• Exercise goal
Resume the passage on serotonergic neurons and leech feeding behavior, continuing on from its final sentence.

In rostral ganglia, impulses of the serotonergic Retzius (RZ) and LL neurones evoke the physiological components of ingestion. Localized warming of the prostomial lip induces impulses in these large effector neurones. Distending the body wall tonically hyperpolarizes the RZ and LL cells. This inhibitory response to distension is conducted from the mid-body to the anterior neurones via the ventral nerve cord. Distensive inhibition antagonizes the synaptic excitation evoked in RZ and LL neurones by thermal stimulation. Thus, a stimulus which evokes feeding synaptically excites 5-HT neurones and a stimulus which terminates ingestion inhibits them. The integration of these inputs controls the expression of leech feeding behaviour and these connections match precisely a model proposed to regulate the ingestive behaviour of blowflies.
Hungry leeches respond to chemical, mechanical and thermal cues in initiating ingestion (Mann, 1962). Nevertheless, thermal stimulation alone will evoke biting by the gnathobdellid leech, Hirudo medicinalis L. Surface temperatures of 1°C above ambient are sufficient, but the highest frequencies of biting occur at 35—40°C (Dickinson & Lent, 1984), which approximates the body temperature range of their mammalian prey (Prosser, 1973). Biting is also evoked by chemicals; however, podium and arginine are required for ingestion (Elliot, 1986). Hirudo are distended by blood meals averaging 890 % their mass, and the ensuing satiation lasts approximately 12 months (Dickinson & Lent, 1984). Satiated leeches are characterized by an absence of biting and lift their heads rapidly and repeatedly away from warm surfaces.
To-feed, a leech attaches its anterior sucker and moves three semicircular jaws back and forth, cutting the host’s skin. As blood flows into the buccal cavity, it is pumped into the crop by pharyngeal peristalsis. Leech saliva contains anticoagulant and is secreted from many cell bodies (Marshall & Lent, 1984) onto the cutting edges of the jaws. A localized warming of the prostomial lip stimulates salivation, biting and peristalsis.
Two colossal Retzius cell bodies (RZ, 50-100 μm in diameter) reside in each of 32 ganglia of the leech segmental nervous system, including four ganglionic homologues composing the suboesophageal ganglion (SubEG; Fig. 1; Wilson & Lent, 1972). RZ cells synthesize and release serotonin (5-hydroxytryptamine, 5-HT; Rude, Cogges-hall & VanOrden, 1969; Henderson, 1983) and project axons into the periphery via lateral roots. Impulses of anterior RZ cells cause salivation (Lent, Dickinson & Marshall, 1983) and high-frequency bursts evoke twitches of the jaws. Two large, lateral neurones, the LL cells, are exclusive to the first segment of the SubEG (Fig. 1) and also contain serotonin. LL cells project axons peripherally via the cerebrobuccal roots (Lent, 1985b) and their activity produces pharyngeal peristalsis (Lent & Dickinson, 1984a). Warming the prostomial lip excites RZ and LL cells synaptically and increases their impulse frequency (Lent & Dickinson, 1984a).

• Raw data

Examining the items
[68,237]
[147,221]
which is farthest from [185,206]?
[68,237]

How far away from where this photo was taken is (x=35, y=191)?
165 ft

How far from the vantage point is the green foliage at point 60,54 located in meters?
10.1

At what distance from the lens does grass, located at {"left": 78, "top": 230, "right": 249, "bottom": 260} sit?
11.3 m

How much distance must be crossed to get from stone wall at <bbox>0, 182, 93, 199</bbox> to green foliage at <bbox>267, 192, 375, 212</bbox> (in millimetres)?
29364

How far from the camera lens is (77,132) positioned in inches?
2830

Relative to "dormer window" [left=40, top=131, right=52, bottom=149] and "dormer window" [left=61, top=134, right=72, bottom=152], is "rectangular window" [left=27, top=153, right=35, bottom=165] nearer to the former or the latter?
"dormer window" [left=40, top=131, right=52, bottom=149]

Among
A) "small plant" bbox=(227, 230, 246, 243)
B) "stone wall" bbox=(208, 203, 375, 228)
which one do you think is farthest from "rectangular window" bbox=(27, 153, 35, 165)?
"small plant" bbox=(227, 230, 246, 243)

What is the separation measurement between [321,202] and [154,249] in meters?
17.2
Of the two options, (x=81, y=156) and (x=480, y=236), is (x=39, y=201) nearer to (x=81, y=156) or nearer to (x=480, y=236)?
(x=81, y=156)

• Answer to the exercise
If ingestion were terminated neuronally, a potential route of feedback is the inhibition of the 5-HT neurones. Feedback could be exerted for minutes to terminate ingestion, or for months to inhibit biting during satiation. In either case, it would probably antagonize the excitation from lip warmth.
We report here upon behavioural experiments which establish that body wall distension underlies the termination of leech ingestive behaviour. Electrophysiological experiments demonstrate that distension tonically hyperpolarizes serotonergic effector neurones. Distensive inhibition of these neurones is integrated with their excitation from warming the lip. This integration appears to regulate the expression of leech feeding behaviour.
MATERIALS AND METHODS
Hirudo were obtained from European suppliers 7 months prior to any experiments reported here. They were maintained in glass, gallon jars filled partially with aerated pond water (Muller, Nicholls & Stent, 1981),on a 12h:12h light: dark cycle at 15 °C. Leeches weighed between 1·5 and 2·5 g unless otherwise noted. Feeding status was assessed by measuring the frequency with which leeches bit a 35 °C surface (Dickinson & Lent, 1984). If one bit, it was defined operationally as hungry; most leeches were satiated upon receipt. As months passed, increasing numbers of leeches became hungry.
Biting frequency was assessed by placing leeches upon a 35°C aluminium plate covered with a Parafilm sheet (American CanCo, Greenwich, CT). The temperature of the plate was maintained with a thermostatically controlled water bath. Individual leeches were placed on the film beneath inverted 50 mm plastic Petri dishes, weighted with 50 ml bottles filled with ice. Weighting precluded escapes and instances where leeches bit upon sides of the dish rather than the film. After a 10 min trial, the dish outline was impressed in the film, the animal removed, and the number of triradiate bite marks was counted under a dissecting microscope. Biting behaviour is thigmotactic and approximately 95 % of the marks were at the right angle made by the dish with the Parafilm.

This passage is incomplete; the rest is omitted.